Press Releases

Health Watchdog Warns: Chemical “Reform” Bill Would Put Americans at Greater Risk from Harmful Chemicals

Championed by the Petro-Chemical Industry, New Bill is “a Regulatory Trojan Horse” that Would Leave American Families at Increased Risk and Create the Industrialized World’s Most Impotent Regulations on Toxic Chemicals

New York, NY – Today US Congress member John Shimkus (R-IL) released a draft chemical policy bill, the Chemicals in Commerce Act. Proponents of the bill, including the chemical industry trade group the American Chemistry Council (ACC), claim the bill will update U.S. chemical safety rules.  However, the Center for Environmental Health (CEH) warns that the bill fails to address the worst deficiencies in current chemical regulations and includes provisions that would deepen Americans’ risk from harmful chemicals in our air, waterways, food, and everyday consumer products.

“Under current federal regulations, EPA can’t even regulate asbestos. This proposal would not fix that problem,” cautioned Ansje Miller, Eastern States Director of CEH.  “Today’s draft would leave our children and families even more vulnerable to chemicals that devastate our health, our ability to learn, our fertility, and more.  It’s inconceivable that Congress is proposing this stealth attempt to further weaken our protection from toxic chemicals.”

In a clear end-run around state’s rights, the new bill would undermine state and local laws that currently protect American families from toxic chemicals.  Under the Chemicals in Commerce Act, dozens of state laws would likely be pre-empted by new toothless federal rules, eliminating important state standards that have protected millions of Americans from scores of cancer-causing and other harmful chemicals.  “Advocates for states’ rights have to be scratching their heads today,” said Miller. “Is Congressman Shimkus, one such advocate, really suggesting that the states should no longer have the right to set their own public health standards?”

Ms.

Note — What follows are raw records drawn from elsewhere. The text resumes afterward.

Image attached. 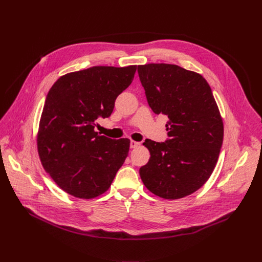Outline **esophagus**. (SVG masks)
I'll return each instance as SVG.
<instances>
[{"mask_svg": "<svg viewBox=\"0 0 262 262\" xmlns=\"http://www.w3.org/2000/svg\"><path fill=\"white\" fill-rule=\"evenodd\" d=\"M140 145V143L139 142H136V141H130V148H136V147H138Z\"/></svg>", "mask_w": 262, "mask_h": 262, "instance_id": "obj_1", "label": "esophagus"}]
</instances>
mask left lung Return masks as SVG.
Instances as JSON below:
<instances>
[{
  "label": "left lung",
  "mask_w": 262,
  "mask_h": 262,
  "mask_svg": "<svg viewBox=\"0 0 262 262\" xmlns=\"http://www.w3.org/2000/svg\"><path fill=\"white\" fill-rule=\"evenodd\" d=\"M149 106L168 116V139L146 140L149 162L140 168L146 188L165 199L193 194L210 177L223 144L216 102L199 73L173 64L138 66Z\"/></svg>",
  "instance_id": "obj_1"
}]
</instances>
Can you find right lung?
<instances>
[{
  "instance_id": "1",
  "label": "right lung",
  "mask_w": 262,
  "mask_h": 262,
  "mask_svg": "<svg viewBox=\"0 0 262 262\" xmlns=\"http://www.w3.org/2000/svg\"><path fill=\"white\" fill-rule=\"evenodd\" d=\"M136 70V65L93 66L65 74L50 89L37 146L45 170L69 195L91 199L103 194L123 165L129 140L110 139L94 128L96 119L111 116Z\"/></svg>"
}]
</instances>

Miller warns “the Chemicals in Commerce Act is a regulatory Trojan Horse riddled with loopholes and legal hooks deceptively crafted to widen the chemical industry’s legal authority to expose people to dangerous chemicals.”  For example, the House bill would allow EPA to deem chemicals to be “of low concern” even when it lacks sufficient data to make such a determination, thus allowing many dangerous chemicals, like those found in the recent West Virginia Elk River chemical spill, to enter our markets, our water, and our bodies.

The Chemicals in Commerce Act’s other major flaws include:

  • Its failure to call for immediate action to protect people from exceptionally harmful chemicals already in use;
  • Allowing new chemicals on store shelves without government review for health or safety;
  • Provisions that allow the chemical industry to keep health and safety information about chemicals secret from American families; and
  • Its failure to provide for specific action to protect those who are most at-risk from chemical hazards, including children and people living in highly polluted communities.

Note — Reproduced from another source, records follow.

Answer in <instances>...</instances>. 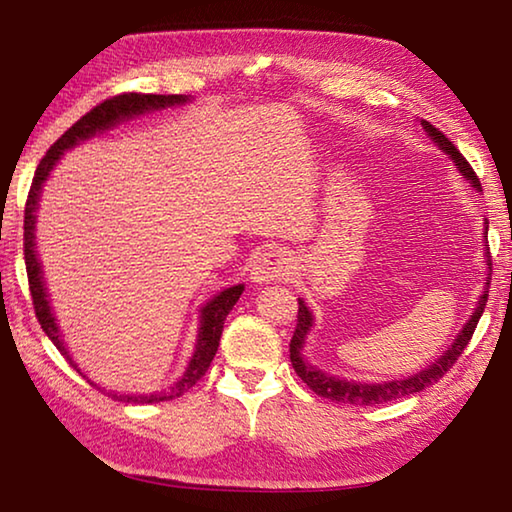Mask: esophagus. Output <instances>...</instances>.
I'll list each match as a JSON object with an SVG mask.
<instances>
[{
  "label": "esophagus",
  "instance_id": "1",
  "mask_svg": "<svg viewBox=\"0 0 512 512\" xmlns=\"http://www.w3.org/2000/svg\"><path fill=\"white\" fill-rule=\"evenodd\" d=\"M291 257L287 255V250L280 248H271L259 253L253 262V271H250V277L253 282H273V280H287L291 275Z\"/></svg>",
  "mask_w": 512,
  "mask_h": 512
}]
</instances>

“Under current federal law, toxic chemicals are considered innocent until proven harmful.  The Chemicals in Commerce Act does nothing to change this outdated, backwards and deadly approach.  When you’re talking about toxic chemicals, ‘innocent until proven harmful’ just doesn’t work.  It’s a standard that kills the innocent,” says Ms. Miller.

“Rising rates of cancer, asthma, developmental illnesses, and other all-too-prevalent diseases associated with exposure to harmful chemicals leave no doubt:  now is the time to create meaningful, effective legislation to protect the health of future generations of Americans,” continues Ms. Miller.  “The Chemicals in Commerce Act and a similar reform effort in the Senate have created an opportunity to modernize federal chemical policy and craft a bipartisan law that protects all Americans from harmful chemicals. Squandering that opportunity with legislation that turns the clock back and preempts currently beneficial state laws is a fatal error.”

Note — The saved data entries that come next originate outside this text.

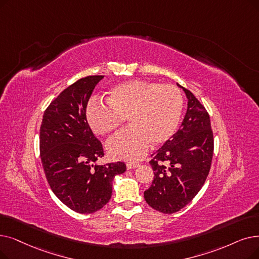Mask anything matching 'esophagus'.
<instances>
[{
  "mask_svg": "<svg viewBox=\"0 0 259 259\" xmlns=\"http://www.w3.org/2000/svg\"><path fill=\"white\" fill-rule=\"evenodd\" d=\"M127 169H134V168H137L140 166L139 163H127Z\"/></svg>",
  "mask_w": 259,
  "mask_h": 259,
  "instance_id": "1",
  "label": "esophagus"
}]
</instances>
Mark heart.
<instances>
[{
  "label": "heart",
  "mask_w": 259,
  "mask_h": 259,
  "mask_svg": "<svg viewBox=\"0 0 259 259\" xmlns=\"http://www.w3.org/2000/svg\"><path fill=\"white\" fill-rule=\"evenodd\" d=\"M107 104L93 98L85 118L100 137L114 132L126 117L129 127L107 143L108 153L116 160L137 161L150 144L161 146L176 133L183 112V96L172 84L130 80L112 88Z\"/></svg>",
  "instance_id": "b5f03b06"
}]
</instances>
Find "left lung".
Returning <instances> with one entry per match:
<instances>
[{
    "label": "left lung",
    "instance_id": "obj_1",
    "mask_svg": "<svg viewBox=\"0 0 259 259\" xmlns=\"http://www.w3.org/2000/svg\"><path fill=\"white\" fill-rule=\"evenodd\" d=\"M178 85L187 98L186 114L180 130L151 155L154 178L144 192L146 202L164 213L179 211L196 197L208 176L213 152L208 113L192 92Z\"/></svg>",
    "mask_w": 259,
    "mask_h": 259
}]
</instances>
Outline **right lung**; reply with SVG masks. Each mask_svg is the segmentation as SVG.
Instances as JSON below:
<instances>
[{"label": "right lung", "mask_w": 259, "mask_h": 259, "mask_svg": "<svg viewBox=\"0 0 259 259\" xmlns=\"http://www.w3.org/2000/svg\"><path fill=\"white\" fill-rule=\"evenodd\" d=\"M103 75L77 80L51 103L40 128V155L48 182L63 204L91 213L112 196L114 177L126 171L122 162L94 164L104 156L103 145L85 118L87 106Z\"/></svg>", "instance_id": "obj_1"}]
</instances>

The Center for Environmental Health is working with advocates of meaningful chemical policy reform in Congress and urging them to go back to the drawing board to create a bill that puts American children, families, and communities ahead of chemical industry profits.  As Ms. Miller notes, “Federal reform of chemical policies doesn’t often grab the headlines, but these reform efforts represent our generation’s most important battle for children’s health.  We simply have to get them right.”

The Center for Environmental Health has a seventeen-year track record of protecting communities from the health impacts of toxic pollution. CEH also works with major industries and leaders in green business to promote healthier alternatives to toxic products and practices. In 2010, the San Francisco Business Times bestowed its annual “Green Champion” award to CEH for its work to improve health and the environment in the Bay Area and beyond.